Werth est un romancier du récit. Il dit le monde, même quand il invente : il ne sait pas faire autre chose. Sa plume, toujours, revient au sillon de la réalité. Il ne prétend pas à un pur réalisme et se permet de donner des évènements une vision déformée par l’appréhension intérieure. On ne trouve pas chez lui d’aventure ou de palpitant, malgré le son des cœurs battants qu’il décrit au fond des tranchées. C’est peut-être l’un des éléments qui l’ont condamné, dans les années 1960, alors que l’écriture se devait tout à coup de se déconstruire et de devenir aérienne, à l’errance dans le désert des autrices perdues.
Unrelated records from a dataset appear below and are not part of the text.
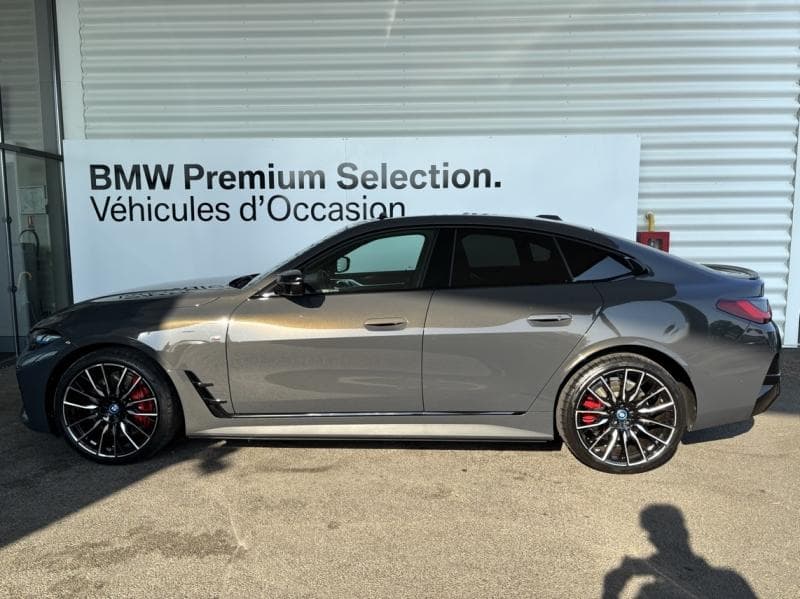 BMW i4 M50 544ch, foto 2 de 4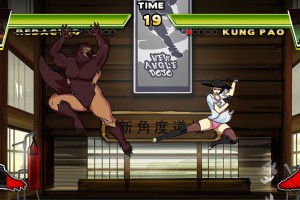 Divekick Screenshot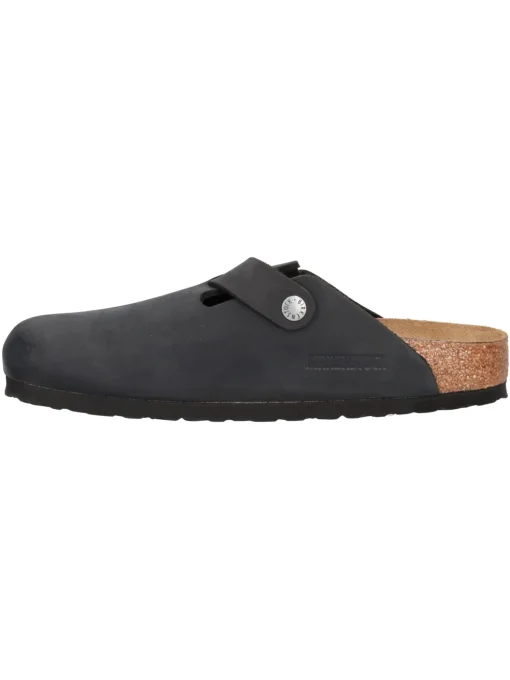 Sabot Birkenstock Boston unisex nero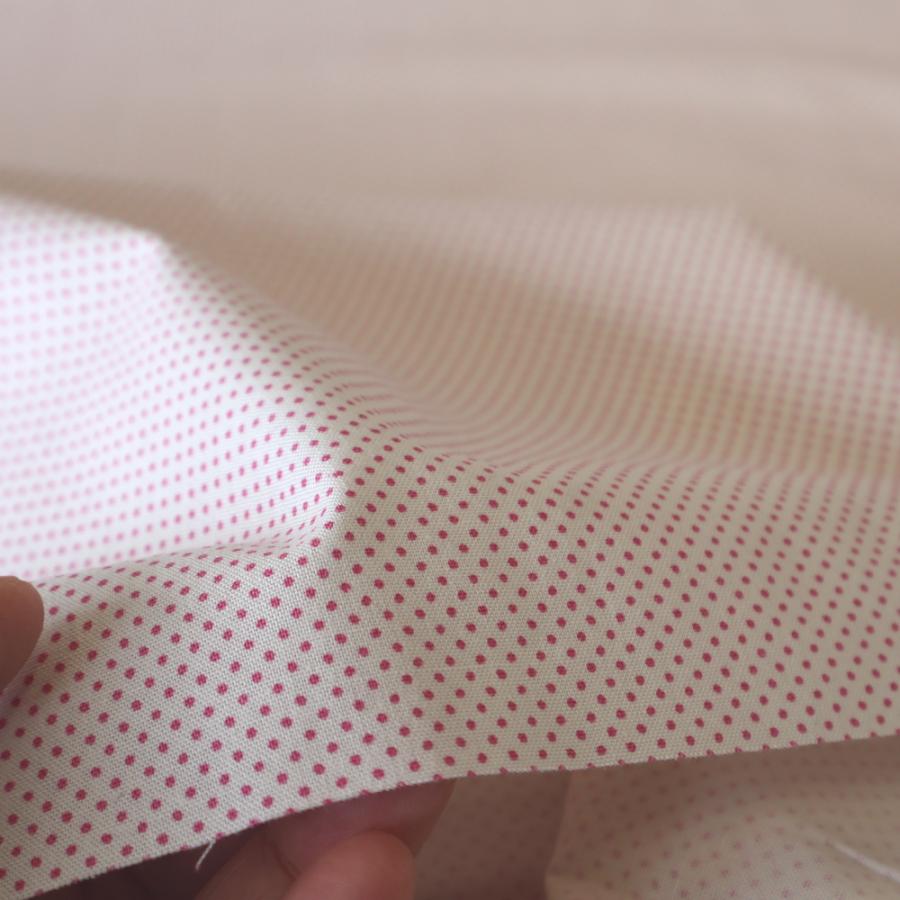 ティルダ 生地 Tiny Dots タイニー ドット ピンク 110cm巾 10cm単位 布 Tilda 手作り tiny dot ドット柄 点 かわいい 子供用 小さい シーチング 水玉 北欧 |  | 02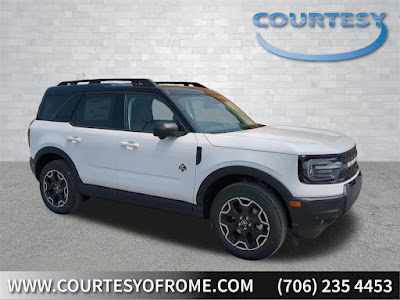 2025 Ford Bronco Sport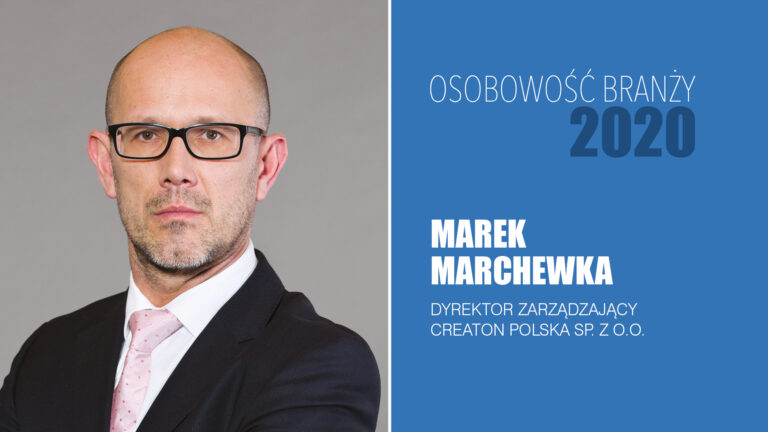 MAREK MARCHEWKA – Osobowość Branży 2020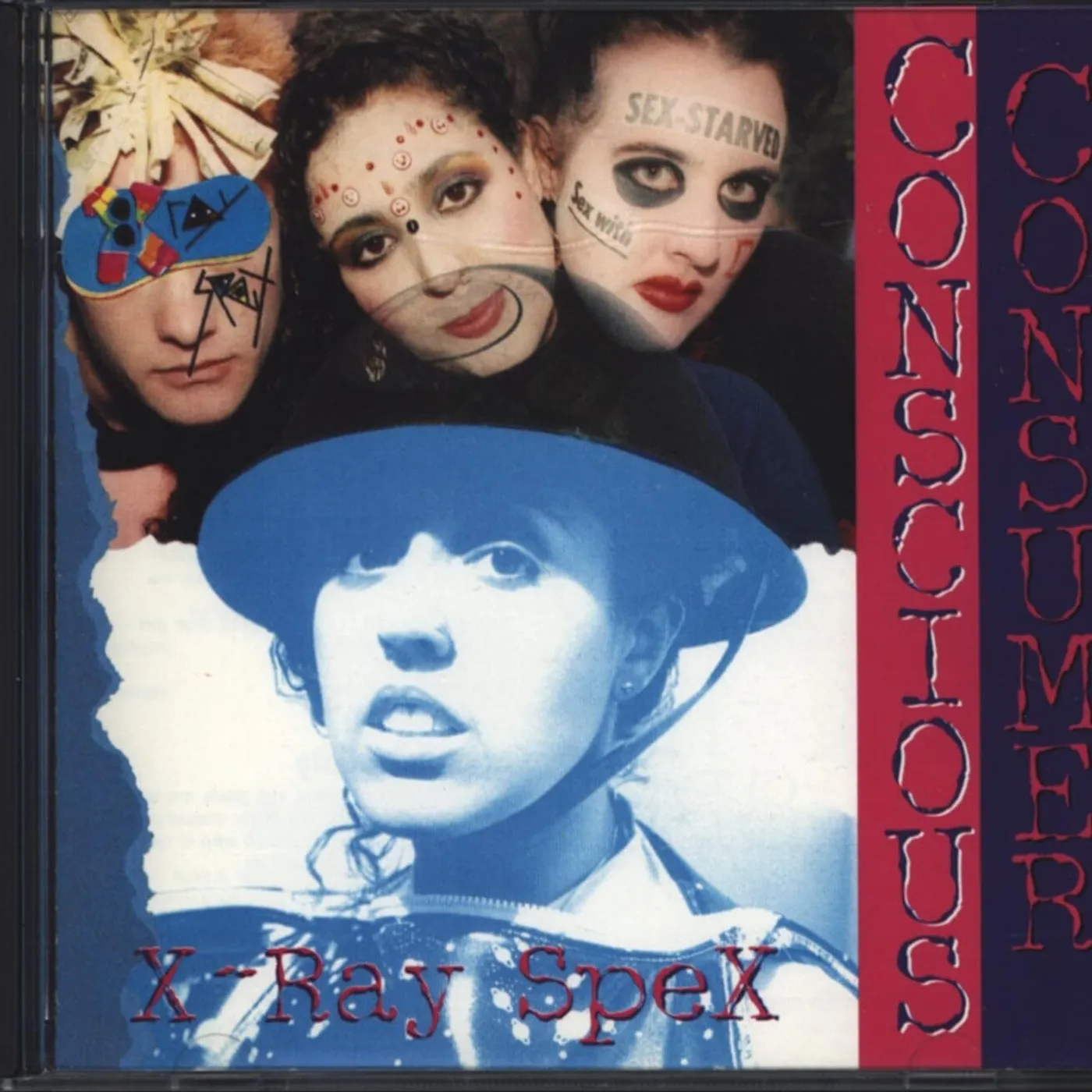 X-Ray Spex LP - Conscious Consumer (Eco Vinyl) (Random Coloured Vinyl)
Sa prose est accrochée au sol comme la mauvaise herbe, et même, elle pique ! Comme j’envie ses contemporaines ! D’avoir eu cet homme de lettres qui peint en écrivant et qui tranche pour peindre… De Mirbeau, Werth conservera le besoin presque maladif d’indépendance, de pouvoir se dédire et surtout dédire le récit général de la réalité, celui servi par les ministères et les tenants de la chaire.
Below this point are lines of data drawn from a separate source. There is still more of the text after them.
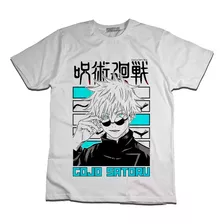 Camisa Anime Jujutsu Kaisen Gojo Playera Personalizada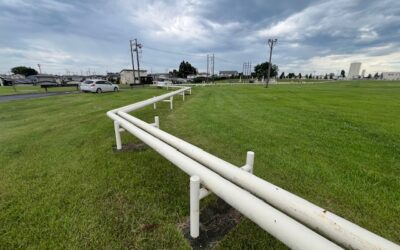 Various Piping Repairs, Misawa AB, Japan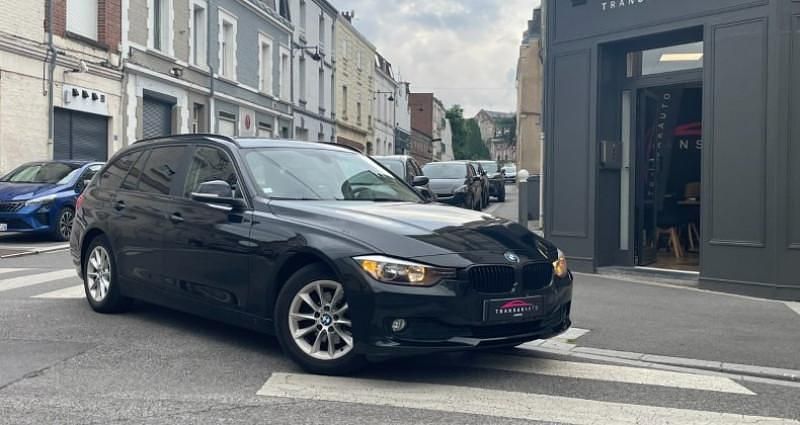 Noir Occasion 2014 BMW 316 Break | 7 990 € - Image 1/4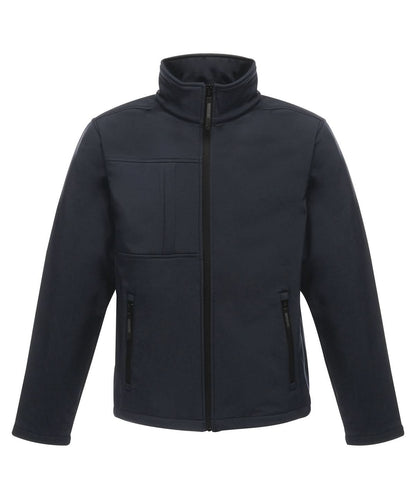 Regatta Professional Octagon II printable 3 layer membrane softshell RG194 - Navy Seal Grey - Customisable Softshell Jacket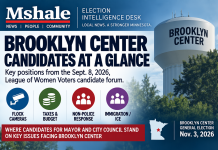Brooklyn Center candidate positions at a glance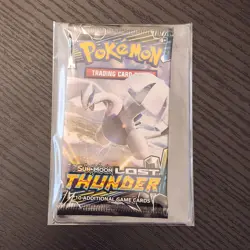 SM 2x Lost Thunder Booster Packs Sealed In Case 2018 Sun & Moon Pokemon TCG Card 820650804557 - Image 3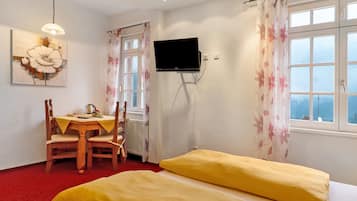 1 soverom, wi-fi og sengetøy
Subversive, l’écriture de Werth l’est encore de nos jours. Qui peut écrire des livres anti-militaristes à succès et recevoir la couverture journalistique qu’elle mérite ? Qui peut élever un débat sur le néo-colonialisme et les impensés coloniaux de nos sociétés sans recevoir une volée de bois vert de la part des très importants, des honnêtes gens crachant sur les plateaux de télévision à longueur de journée ? L’art de Werth, qui n’est pas loin de la littérature prolétarienne sans en être tout à fait, qui fait penser dans ses éclats de sincérité parfois glacée aux essais de George Orwell, est un art indéboulonnable de sa dimension critique. C’est parce qu’il est une charge qu’il vit, qu’il crée son mouvement. Arrêtez la charge, parez-là des oripeaux du roman à thèse, et vous lui ôtez l’existence.
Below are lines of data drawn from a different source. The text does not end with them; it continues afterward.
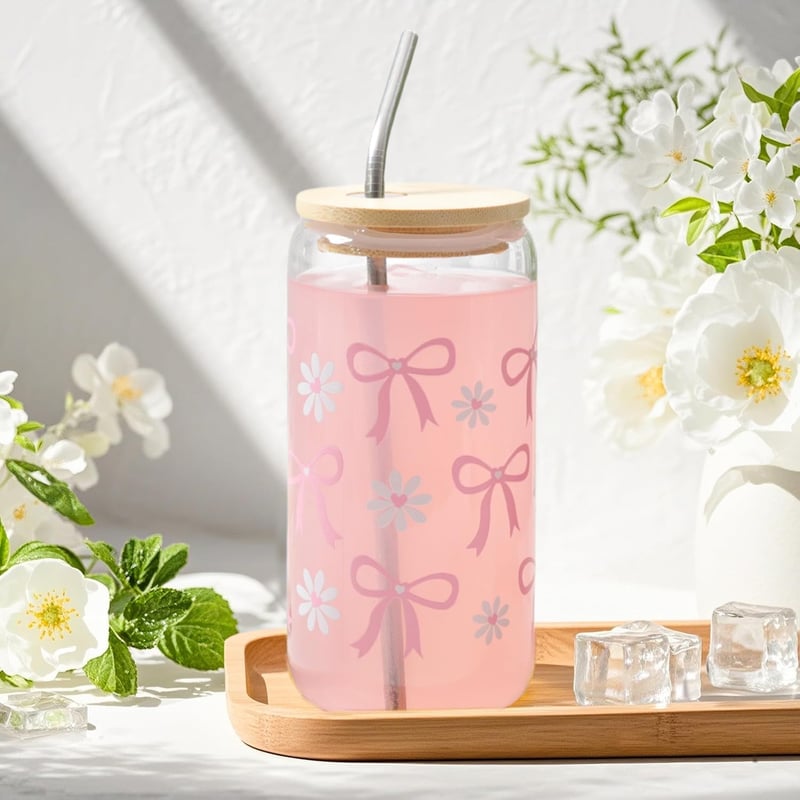 Geburtstagsgeschenkset für Frauen mit Coquette Bow Design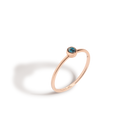 Birthstone Solitaire Ring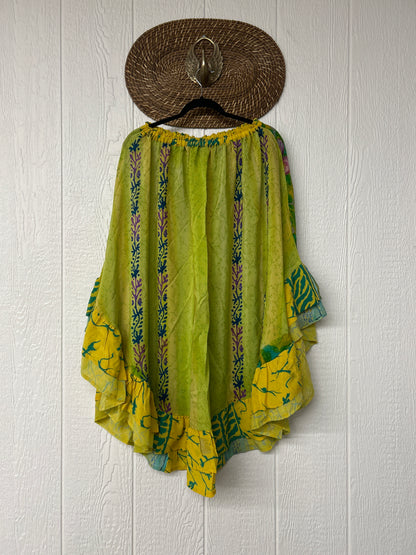 Crepe Wild Rose Skirt 1025 168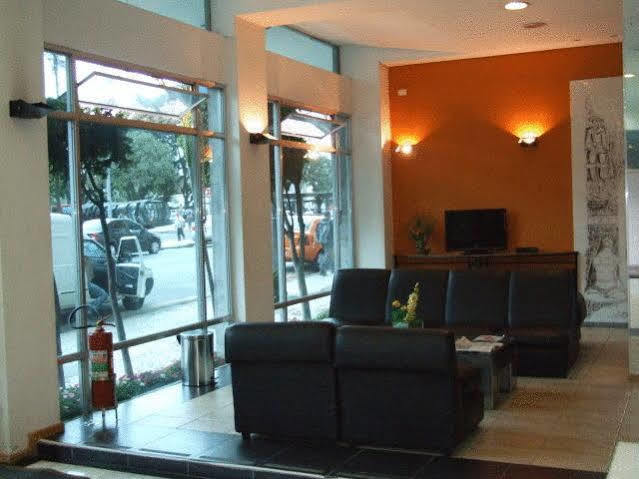 Rede Andrade Guaira Hotel Куритиба Екстериор снимка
Si la littérature n’a pas pour vocation première ou unique à témoigner de son époque, c’est tout de même une exigence que les générations suivantes peuvent attendre d’elle. Les œuvres de Werth forment une immense fresque, en plusieurs morceaux, peintes sur plusieurs murs, pleines de détours et d’échos, décrivant la France du début du XX e et notamment tous les hauts faits que les hérauts de l’histoire nationale aiment oublier ou, pire, glorifier : la guerre de masse, le colonialisme, les ravages du capitalisme marchand, la culture de l’égoïsme et du chacune pour soi. Bretteur ironique, Werth ne claironne pour aucune école mais donne à l’égalité et à la liberté de belles phrases et de beaux mots. Parce que ces valeurs nous sont encore chères ‒ et surtout chères à défendre ! ‒ ces mots nous parlent. Ils chargent encore.